AN international human rights commissioner has urged the Government to consider withdrawing contentious legislation dealing with the legacy of the Troubles in Northern Ireland.
The Council of Europe’s Commissioner for Human Rights Dunja Mijatovic said the proposals raised serious issues over compliance with the European Convention on Human Rights (ECHR).
The convention enshrines the right for effective state investigations into deaths.
The council’s Committee of Ministers has also voiced concern about the Legacy Bill, which offers conditional immunity from prosecution for perpetrators of Troubles crimes who agree to provide information to a new truth recovery body, and a move to end conflict-related civil cases and inquests.
The bill is currently proceeding through its parliamentary stages at Westminster.
While the Government has made some amendments to the legislation, it has not dropped its most controversial aspects around immunity and halting civil and coronial cases.
The Council of Europe is an international body that oversees and monitors compliance with the ECHR. The UK is one of its 46 members and a signatory to the convention.
Commissioner Mijatovic said the UK government should consider withdrawing the Legacy Bill in view of the “widespread opposition” in Northern Ireland and its potential to contravene the convention.
“Any further steps on legacy must place the rights and needs of victims at its heart,” she said.
Meanwhile, the council’s Committee of Ministers expressed “growing concern” that the bill has not been formally paused or amended to “sufficiently allay the concerns” that the legislation will be in full compliance with the convention and will enable effective investigations.
Grainne Teggart, deputy director for Northern Ireland at Amnesty International UK, welcomed the stance adopted by the human rights body.
“Once again, the UK government finds itself isolated on the international stage,” she said.
“These are welcome and important calls which the UK Government must not ignore. Victims’ rights must be prioritised and the bill scrapped.
“This intervention adds to the cutting critique and overwhelming opposition facing the Troubles Bill.
“The UK Government’s determination to deprive victims and families of the justice they deserve while shielding the perpetrators who are responsible for murder, torture and other serious crimes makes a mockery of the rule of law and any claims by the UK Government that they respect human rights.
“Recent changes proposed by the Government are little more than a thinly veiled attempt to make the bill appear more just.

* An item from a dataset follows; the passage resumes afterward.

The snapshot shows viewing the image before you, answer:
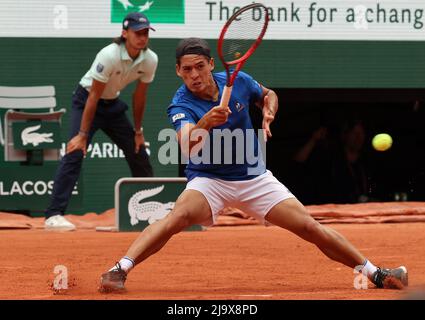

“We and victims are not buying it. The bill cannot be fixed, the right thing for the Government to do is scrap it.”
In response, a Northern Ireland Office spokesman said: “The Government is determined to deliver better outcomes for those most impacted by the Troubles while helping society to look forward.
“The legislation will not introduce an amnesty, and will not remove the prospect of criminal prosecutions.
“Conditional immunity will only be granted to individuals who cooperate fully and truthfully with the commission. Individuals who do not will remain liable to prosecution and will be referred to prosecutors should sufficient evidence exist.
“On November 23, the Government announced a number of proposed changes which seek to address key concerns that have been raised by many stakeholders, including victims and survivors and international partners.
“The Government remains absolutely committed to constructive engagement with all interested parties on their ongoing concerns, and how they might be addressed as the bill continues its passage through Parliament.
“However, we also recognise that a perfect solution to legacy issues is not attainable, and will continue to work towards the best practical solution.”